▶ [Written task]: Every line from the line containing "Observe the scene" through the final line of the data is to be printed exactly; no other line is to appear.
---------- Records shown
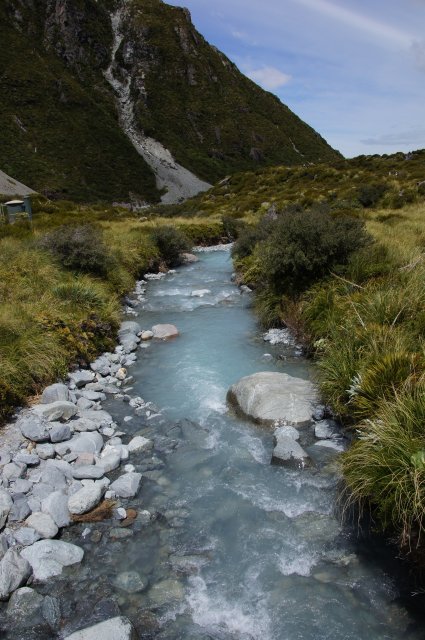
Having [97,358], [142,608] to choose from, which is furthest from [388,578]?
[97,358]

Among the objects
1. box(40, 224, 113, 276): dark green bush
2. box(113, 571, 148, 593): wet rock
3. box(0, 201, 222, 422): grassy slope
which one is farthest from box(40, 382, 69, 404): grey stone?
box(40, 224, 113, 276): dark green bush

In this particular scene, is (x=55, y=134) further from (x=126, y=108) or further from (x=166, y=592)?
(x=166, y=592)

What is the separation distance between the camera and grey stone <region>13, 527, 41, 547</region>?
5.07 m

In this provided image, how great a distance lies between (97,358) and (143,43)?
166781 mm

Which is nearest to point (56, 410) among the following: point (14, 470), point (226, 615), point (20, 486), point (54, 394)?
point (54, 394)

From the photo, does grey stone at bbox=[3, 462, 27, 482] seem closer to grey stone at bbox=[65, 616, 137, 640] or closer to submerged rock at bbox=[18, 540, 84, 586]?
submerged rock at bbox=[18, 540, 84, 586]

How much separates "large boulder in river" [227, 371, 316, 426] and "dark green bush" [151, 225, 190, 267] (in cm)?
1677

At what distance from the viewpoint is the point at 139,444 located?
7156mm

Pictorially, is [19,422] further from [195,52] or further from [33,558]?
[195,52]

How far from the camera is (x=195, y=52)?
15625 cm

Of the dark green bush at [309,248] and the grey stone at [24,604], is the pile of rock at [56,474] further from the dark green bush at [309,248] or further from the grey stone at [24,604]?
the dark green bush at [309,248]

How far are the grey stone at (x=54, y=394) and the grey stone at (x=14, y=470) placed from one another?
1.85 meters

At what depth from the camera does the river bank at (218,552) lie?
4312 millimetres

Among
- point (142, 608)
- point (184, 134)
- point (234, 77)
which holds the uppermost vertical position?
point (234, 77)
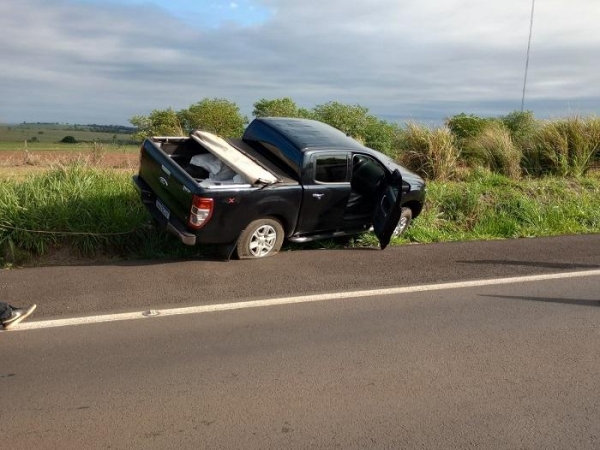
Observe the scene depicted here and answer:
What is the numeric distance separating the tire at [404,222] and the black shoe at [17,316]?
5.67 metres

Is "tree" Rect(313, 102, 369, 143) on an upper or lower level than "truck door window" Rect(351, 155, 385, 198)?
upper

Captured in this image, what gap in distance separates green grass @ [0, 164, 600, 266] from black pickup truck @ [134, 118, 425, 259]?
616mm

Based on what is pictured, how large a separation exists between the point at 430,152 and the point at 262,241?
7575 millimetres

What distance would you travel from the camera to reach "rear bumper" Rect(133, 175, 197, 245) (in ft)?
22.5

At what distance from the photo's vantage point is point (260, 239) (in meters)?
7.53

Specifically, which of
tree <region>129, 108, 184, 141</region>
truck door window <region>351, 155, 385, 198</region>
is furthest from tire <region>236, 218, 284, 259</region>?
tree <region>129, 108, 184, 141</region>

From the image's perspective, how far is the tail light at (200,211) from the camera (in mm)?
6762

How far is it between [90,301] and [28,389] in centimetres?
179

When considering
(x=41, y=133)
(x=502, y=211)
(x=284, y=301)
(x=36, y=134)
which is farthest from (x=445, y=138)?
(x=41, y=133)

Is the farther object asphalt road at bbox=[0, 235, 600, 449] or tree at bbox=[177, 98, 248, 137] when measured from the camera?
tree at bbox=[177, 98, 248, 137]

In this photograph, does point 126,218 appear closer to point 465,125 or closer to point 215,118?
point 215,118

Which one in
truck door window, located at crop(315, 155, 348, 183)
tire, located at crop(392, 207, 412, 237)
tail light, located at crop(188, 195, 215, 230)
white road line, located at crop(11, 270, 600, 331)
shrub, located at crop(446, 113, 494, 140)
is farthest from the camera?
shrub, located at crop(446, 113, 494, 140)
--------------------
▶ [Solution for this task]:
Observe the scene depicted here and answer:
What is the numeric distance separating the tire at [404,222] and the black shoe at [17,316]?
5.67 metres

Is "tree" Rect(313, 102, 369, 143) on an upper or lower level than "truck door window" Rect(351, 155, 385, 198)?
upper

Captured in this image, what gap in distance separates green grass @ [0, 164, 600, 266] from black pickup truck @ [134, 118, 425, 259]?
616mm

Based on what is pictured, how large a separation exists between the point at 430,152 and the point at 262,241?
7575 millimetres

What distance would you travel from the camera to reach "rear bumper" Rect(133, 175, 197, 245) (in ft)?
22.5

At what distance from the photo's vantage point is point (260, 239) (in meters)?
7.53

Specifically, which of
tree <region>129, 108, 184, 141</region>
truck door window <region>351, 155, 385, 198</region>
is furthest from tire <region>236, 218, 284, 259</region>?
tree <region>129, 108, 184, 141</region>

From the image's perspective, how far is the tail light at (200,211) from the camera (in mm)?
6762

How far is it between [90,301] and [28,389] in centimetres?
179

When considering
(x=41, y=133)
(x=502, y=211)
(x=284, y=301)
(x=36, y=134)
which is farthest from (x=445, y=138)?
(x=41, y=133)

Is the farther object asphalt road at bbox=[0, 235, 600, 449] or tree at bbox=[177, 98, 248, 137] when measured from the camera?
tree at bbox=[177, 98, 248, 137]

In this photograph, does point 126,218 appear closer to point 465,125 or closer to point 215,118?
point 215,118

Which one in
truck door window, located at crop(315, 155, 348, 183)
tire, located at crop(392, 207, 412, 237)
tail light, located at crop(188, 195, 215, 230)
white road line, located at crop(11, 270, 600, 331)
shrub, located at crop(446, 113, 494, 140)
is farthest from the camera?
shrub, located at crop(446, 113, 494, 140)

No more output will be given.